Tarea a realizar:
Según el extracto, ¿con quién se había reunido Pérez Lugín días atrás?

Extracto de origen:
──────────────────────────────

14 ago 2017 . Actualizado a las 20:05 h.

Hay ocasiones en las que la noticia es menos interesante que cómo se cuenta o se consigue. Más si cuando la leemos le han caído ciento y pico años encima. Lo importante en este caso concreto es el así se hizo. No hay más que leer el título: «Cómo se fusila una interviú».

El relato empieza con un encuentro casual en la calle. Los que se topan de frente son dos Alejandros, buenos amigos, ambos periodistas, uno de La Voz y el otro del hoy desaparecido diario madrileño El Mundo. Uno es Barreiro, y el otro su tocayo Pérez Lugín, que se ha reunido días atrás con el cardenal José María Martín de Herrera, pero que aún tiene la entrevista en el tintero. Barreiro, muy sutil, lo empuja a llevarla al papel y, de paso, se la queda. Eso sí, un poco salpimentada a modo de aperitivo del nuevo periodismo, una corriente, por supuesto, non nata. Para eso queda medio siglo.

──────────────────────────────

Registros de origen:
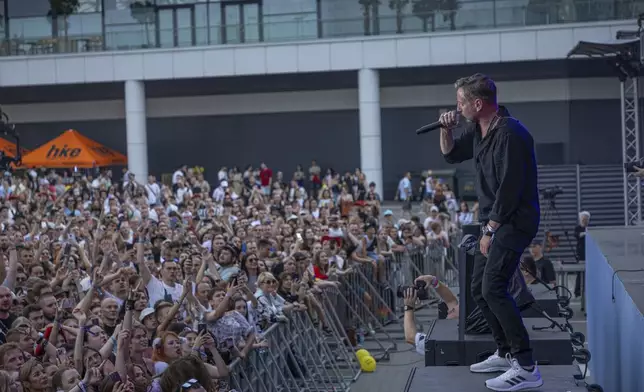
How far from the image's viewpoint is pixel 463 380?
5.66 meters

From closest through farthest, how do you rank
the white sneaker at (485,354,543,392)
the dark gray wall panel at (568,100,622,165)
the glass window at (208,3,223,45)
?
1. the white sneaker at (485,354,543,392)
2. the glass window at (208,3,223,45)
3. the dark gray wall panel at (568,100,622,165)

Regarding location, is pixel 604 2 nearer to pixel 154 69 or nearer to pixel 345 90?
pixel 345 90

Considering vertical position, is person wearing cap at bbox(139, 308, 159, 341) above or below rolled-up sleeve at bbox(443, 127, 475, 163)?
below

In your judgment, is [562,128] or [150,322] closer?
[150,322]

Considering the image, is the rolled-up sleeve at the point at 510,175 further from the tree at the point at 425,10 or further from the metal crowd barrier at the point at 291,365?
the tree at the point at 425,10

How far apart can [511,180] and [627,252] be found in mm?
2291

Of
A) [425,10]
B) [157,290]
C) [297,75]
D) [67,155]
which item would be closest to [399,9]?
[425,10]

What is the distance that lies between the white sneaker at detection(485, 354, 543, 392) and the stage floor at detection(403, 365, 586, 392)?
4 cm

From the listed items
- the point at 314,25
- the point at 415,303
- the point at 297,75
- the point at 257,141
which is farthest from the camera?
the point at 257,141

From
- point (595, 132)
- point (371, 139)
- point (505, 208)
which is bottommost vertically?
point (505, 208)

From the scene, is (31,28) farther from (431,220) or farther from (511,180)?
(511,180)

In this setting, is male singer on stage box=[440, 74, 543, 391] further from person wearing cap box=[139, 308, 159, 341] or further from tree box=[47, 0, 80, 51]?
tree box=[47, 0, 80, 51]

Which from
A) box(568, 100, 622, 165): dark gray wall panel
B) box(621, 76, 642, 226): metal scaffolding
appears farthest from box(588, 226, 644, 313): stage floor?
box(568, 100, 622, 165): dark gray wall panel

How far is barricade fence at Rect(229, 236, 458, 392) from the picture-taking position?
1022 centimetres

──────────────────────────────

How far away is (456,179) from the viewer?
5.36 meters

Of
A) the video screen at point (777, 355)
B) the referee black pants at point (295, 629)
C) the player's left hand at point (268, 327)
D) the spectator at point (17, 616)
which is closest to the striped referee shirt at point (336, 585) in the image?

──────────────────────────────

Resultado del ejercicio:
Con el cardenal José María Martín de Herrera.